How can I start "that" conversation?

Q: My parents aren't getting any younger, yet they refuse to talk about their plans for later life. How can I get them to open up?

When my grandparents died, I was about 15 at the time, but I remember it being chaotic. My parents had an awful time accessing documents, calling round the family and dividing up the assets. It caused them to have a burst of "we won't be like this when we die" and as a teenager I ignored them and probably went back to playing my Gameboy.

Looking back, I wish I'd grabbed the chance to ask them what they'd have done differently from my grandparents. Now my parents are in their late 70s, they simply shut me down when I approach "that" topic and refuse to talk about any of their wishes after they die.

What can I do to get them to open up?

A: If there's one thing we're guaranteed to do, it's die - but you wouldn't think it!

Less than half of us in the UK have drafted a will, and only around 5% have a Lasting Power of Attorney. It's easy to think death is "a long way off" or put off conversations as they feel like they are a bit taboo.

However, by not preparing in the event of your death, you will put your family through much more stress and emotional turmoil in the long run.

Here at Downs, we've seen how arguments can escalate very quickly among families over what they believe they are entitled to when a loved one passes away. There can also be some ambiguity over what your wishes are. How would you feel if you were cremated, for example, if your preference was to be buried?

These days, people prefer their funerals to be much less sombre occasions - rather a celebration of a life rather than the mourning of a death.

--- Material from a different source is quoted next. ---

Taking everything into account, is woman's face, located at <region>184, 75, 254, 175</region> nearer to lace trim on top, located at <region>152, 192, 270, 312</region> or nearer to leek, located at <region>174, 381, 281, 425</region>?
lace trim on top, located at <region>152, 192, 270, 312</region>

A preference could be for an upbeat song to be played instead of the traditional tearjerker, or request that everyone dresses in yellow instead of black.

Perhaps these are the types of conversations you can try having with your parents, maybe even lead with your own preferences.

Have you recently written your will or lasting power of attorney?

If not, use it as a reason to talk to your parents about it. What did they have to do to start the process, is there anything you should consider when writing yours and where should you keep it? Perhaps that way, they might open up.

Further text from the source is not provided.